> _Consegna scritta 1_
Rinomina "distance" in "separation" nelle righe dei record che partono da quella contenente "How much distance" e arrivano alla fine dei record. Riporta soltanto queste righe, lasciando invariato tutto il resto.

> _Testo dell'articolo_
>>>
Testata:La Stampa - Il Manifesto
Autore: Francesca Paci - Michele Giorgio
Titolo: «Olmert: se non nasce lo Stato palestinese Israele è spacciata - Olmert: due Stati. Se no è il Sudafrica»

Da La STAMPA del 30 novembre 2007 (pagina 17), un articolo di Francesca Paci sulle dichiarazioni del premier israeliano Olmert al quotidiano Haaretz.
Benchè Olmert abbia detto che Israele deve evitare di diventare come il Sudafrica dell'apartheid, e benché la Paci lo spieghi,  nell'articolo ricorrono espressioni come
"parallelo diretto con il sistema razzista",  "parallelo con il Sud Africa" , "esempio dell'apartheid", "condizione di segregazione" (dei palestinesi) che fanno sembrare che il paragone si riferisca allo Stato ebraico così com'è oggi.

Ecco il testo:

«Se lo Stato palestinese non dovesse nascere, Israele scomparirebbe in breve come il Sud Africa dell'apartheid». Di ritorno dalla tre giorni di Annapolis il premier israeliano Ehud Olmert sciocca i connazionali con un'affermazione esplosiva. Il paragone con la storia degli «africaner», evocato solitamente dai pacifisti radicali di Peace Now o dai palestinesi per indicare la propria condizione di segregazione, turba gli israeliani che, secondo un sondaggio del quotidiano Haaretz, considerano Annapolis un fallimento. Il 42 per cento si dice deluso dal vertice voluto dal presidente americano George W. Bush, il 17 crede nella possibilità di sviluppi positivi, il 9 per cento nicchia «senza opinione», deluso da anni di aspettative abortite.
Olmert aveva già denunciato in passato il rischio che la demografia lavorasse contro Israele a favore degli arabi, ma i politici e l'esercito hanno sempre rifiutato il parallelo diretto con il sistema razzista una volta in vigore in Sud Africa. Adesso, dopo l'accordo per un nuovo ciclo di colloqui di pace con il collega Abu Mazen in vista della creazione di uno Stato palestinese entro la fine del 2008, l'affondo: «Se dovesse naufragare la soluzione “due-popoli per due-Stati”, verrà il giorno in cui ci troveremo in mezzo a una guerra per l'eguaglianza dei diritti di stile sudafricano e a quel punto Israele scomparirà».
Nel giorno del sessantesimo anniversario della dichiarazione delle Nazioni Unite sulla divisione della Palestina in uno Stato ebraico e uno arabo, il famoso Partition Plan (29 novembre 1947), una data che anticipa di qualche mese i festeggiamenti per i sessant'anni d'Israele, la dichiarazione di Ehud Olmert fa discutere. Secondo il premier l'unica possibilità di mantenere il carattere democratico di Israele con una solida maggioranza ebraica è «ritirarsi dalla maggior parte della Cisgiordania e da parte di Gerusalemme Est, ultimando il processo cominciato con il ritiro da Gaza nel 2005». Oggi l'80 per cento della popolazione israeliana è ebrea, gli arabi sono circa un milione e mezzo. Ma nell'ipotesi in cui la Cisgiordania e Gaza venissero incluse i rapporti di forza si rovescerebbero. Per questo, sostiene Olmert, la creazione di due Stati vicini è la sola prospettiva accettabile per la sopravvivenza nazionale. Il parallelo con il Sud Africa però è una novità: nonostante alcuni ufficiali giurano ora che recentemente il premier avesse già usato in privato l'esempio dell'apartheid, è la prima volta che lo fa in pubblico in modo così diretto.
<<<
> _Record di origine_
>>>
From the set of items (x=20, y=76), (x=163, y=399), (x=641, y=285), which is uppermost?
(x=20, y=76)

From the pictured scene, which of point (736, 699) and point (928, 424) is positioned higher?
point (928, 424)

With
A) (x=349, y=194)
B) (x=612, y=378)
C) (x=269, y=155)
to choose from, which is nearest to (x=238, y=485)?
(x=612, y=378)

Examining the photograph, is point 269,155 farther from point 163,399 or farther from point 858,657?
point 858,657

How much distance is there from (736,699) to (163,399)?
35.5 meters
<<<
> _Consegna scritta 2_
Trascrivi fedelmente dal testo dell'articolo il passo che comincia con le parole "Testata:La Stampa - Il" e termina con "così com'è oggi.".

> _Soluzione completa 1_
How much separation is there from (736,699) to (163,399)?
35.5 meters

> _Soluzione completa 2_
Testata:La Stampa - Il Manifesto
Autore: Francesca Paci - Michele Giorgio
Titolo: «Olmert: se non nasce lo Stato palestinese Israele è spacciata - Olmert: due Stati. Se no è il Sudafrica»

Da La STAMPA del 30 novembre 2007 (pagina 17), un articolo di Francesca Paci sulle dichiarazioni del premier israeliano Olmert al quotidiano Haaretz.
Benchè Olmert abbia detto che Israele deve evitare di diventare come il Sudafrica dell'apartheid, e benché la Paci lo spieghi,  nell'articolo ricorrono espressioni come
"parallelo diretto con il sistema razzista",  "parallelo con il Sud Africa" , "esempio dell'apartheid", "condizione di segregazione" (dei palestinesi) che fanno sembrare che il paragone si riferisca allo Stato ebraico così com'è oggi.